Exactly. And they closed it in terms of our deterrence. "If they can keep doing this, we've got to teach them a lesson, we've got to show that they can't keep doing this." I think that's what happened, and I think the military were particularly strong in this, and the inexperience of the government led to this. The reason I say that is that we have to bear in mind that this kind of attack by Hizbollah had occurred before a number of times. They had crossed the border, in some cases succeeded in kidnapping soldiers, in other cases didn't succeed, and we never responded with escalation. And this is under Sharon.
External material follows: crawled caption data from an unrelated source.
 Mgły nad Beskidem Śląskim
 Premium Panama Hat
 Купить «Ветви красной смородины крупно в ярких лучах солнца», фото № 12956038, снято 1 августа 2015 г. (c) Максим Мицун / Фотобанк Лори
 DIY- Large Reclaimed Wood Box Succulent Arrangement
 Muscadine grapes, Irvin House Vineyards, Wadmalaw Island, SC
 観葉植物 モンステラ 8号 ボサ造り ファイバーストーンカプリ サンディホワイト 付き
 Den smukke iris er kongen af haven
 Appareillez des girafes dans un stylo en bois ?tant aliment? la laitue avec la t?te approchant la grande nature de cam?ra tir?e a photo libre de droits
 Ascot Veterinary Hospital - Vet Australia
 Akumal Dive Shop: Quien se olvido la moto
One of the reasons was that it was a known fact that if we did respond and turned to war, not only do you have the danger of war with Syria but you're going to the have civilian population under fire, because we knew that they had rockets, they had the Katyushas and so forth. No government before apparently was willing to do that, since it wasn't an existential threat, just to open fire on the northern border and to come over and to kidnap some soldiers. It's not pleasant, certainly not for those living on the northern border, but it's not an existential threat. But this government responded as it did. It may be because of inexperience. I suspect it's very much the pressure of the military, and here I do think that the chief of staff played a role. I think the chief of staff more than anybody else is culpable here.
Was the army, was the grunt soldier, leadership at the lower levels, ill prepared and ill equipped to engaged in the war that was being asked of them?
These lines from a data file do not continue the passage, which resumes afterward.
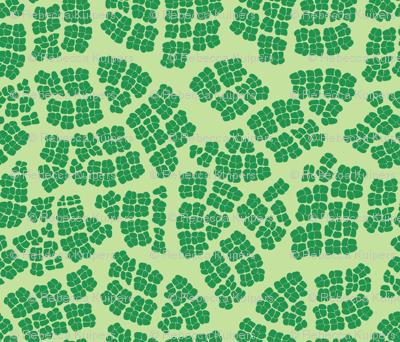 Mod_Leaf_Cells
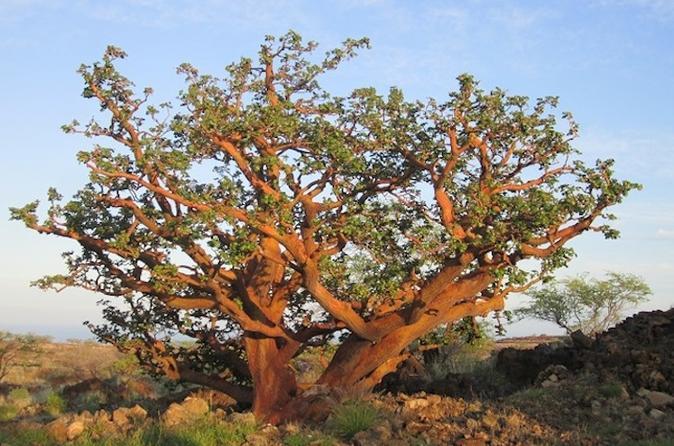 Big Island Dry Forest Preserve Visit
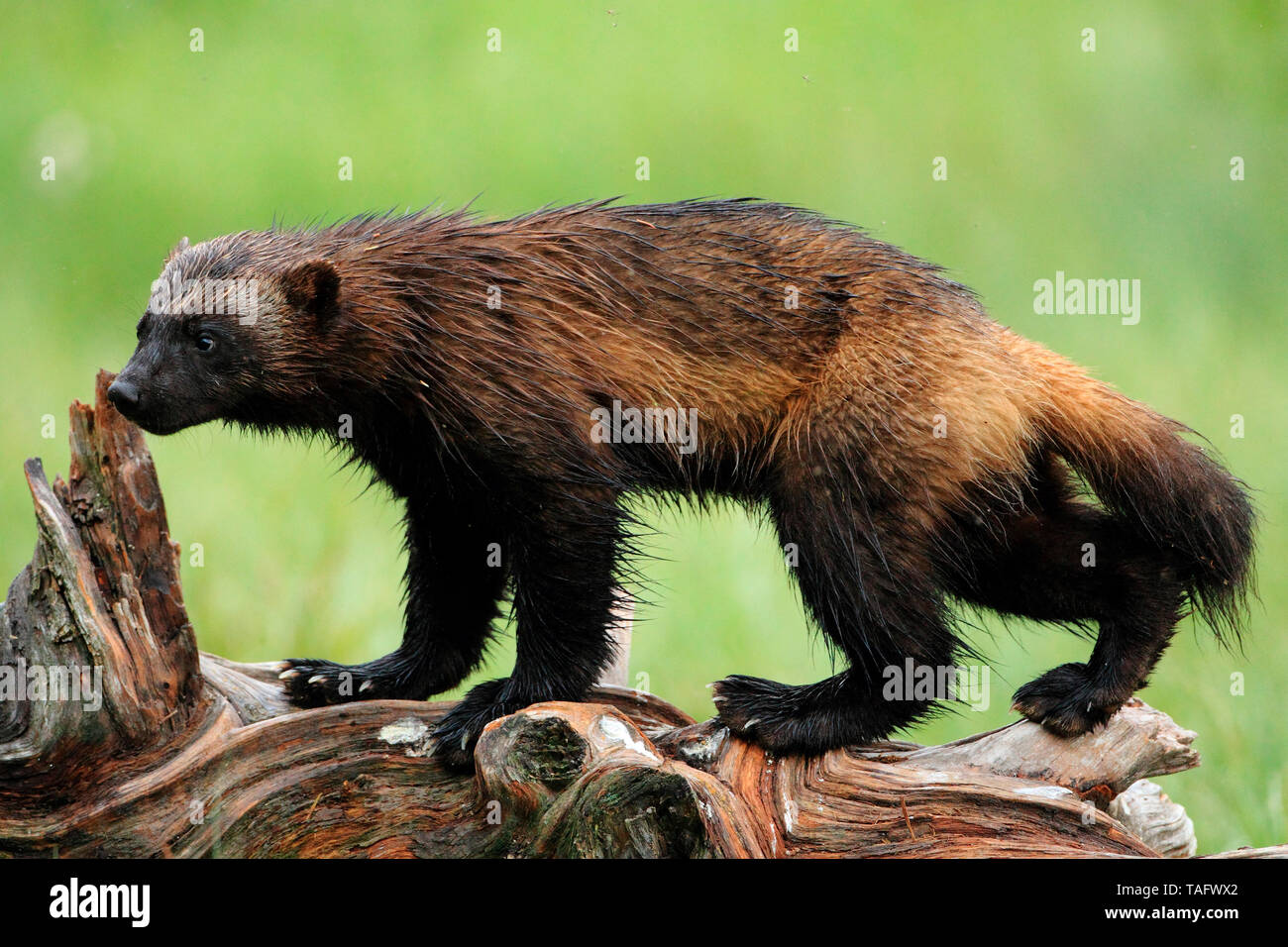 Wolverine (Gulo gulo) on a stump in the boreal forest - Stock Image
Well, there are two things here. One of the things that I said at the very outset is this is a guerilla war and you're not going to win, and that's something the army should've known from the beginning.
And the air force?
The whole idea is, we're going to do this first just by the air force so we don't have any losses, but it's an American tactic and it's never worked. Certainly, you didn't have to be a Soviet specialist to know this. You'd think that they'd realize that [with] 3000 guerilla fighters, you can't win this war. No matter how prepared we'd been, this was a different kind of war and we weren't going to win it. There's no winning it. You could push them back, you could weaken them, take out some of their launchers, but this is not serious, they'd re-arm, and so forth.
The other thing is yes, it is true that training had been foregone because the army was busy with the Intifada, and when you're busy with an Intifada the kind of warfare is entirely different. You bring a tank into these narrow streets of Navlos and the Palestinians have basically light weapons and you crush a house. It's a whole different ball game.
It's a policing operation.
It's basically policing. It's a little bit more but it's a very different kind of thing. Your opponent has nothing, basically-- it has light weapons, virtually. They certainly didn't have anti-tank missiles, they didn't have rockets of any serious kind. And so it is true that there was a lack of training, and it was known, it was a calculated risk. So, that probably had an effect.
I think one of the lessons of this "defeat" was that a guerilla war is something that Israel doesn't know how to fight, which is very dangerous. The Syrians, for example, are using this. I don't think that they're planning a guerilla war facing the Golan, it's a different terrain, it wouldn't work, but they're using that. It's sort of a demagogic type of thing to use amongst the Palestinians, as well: "Oh, you see Israel can't fight this kind of war." But that's just one of the negative outcomes of the war.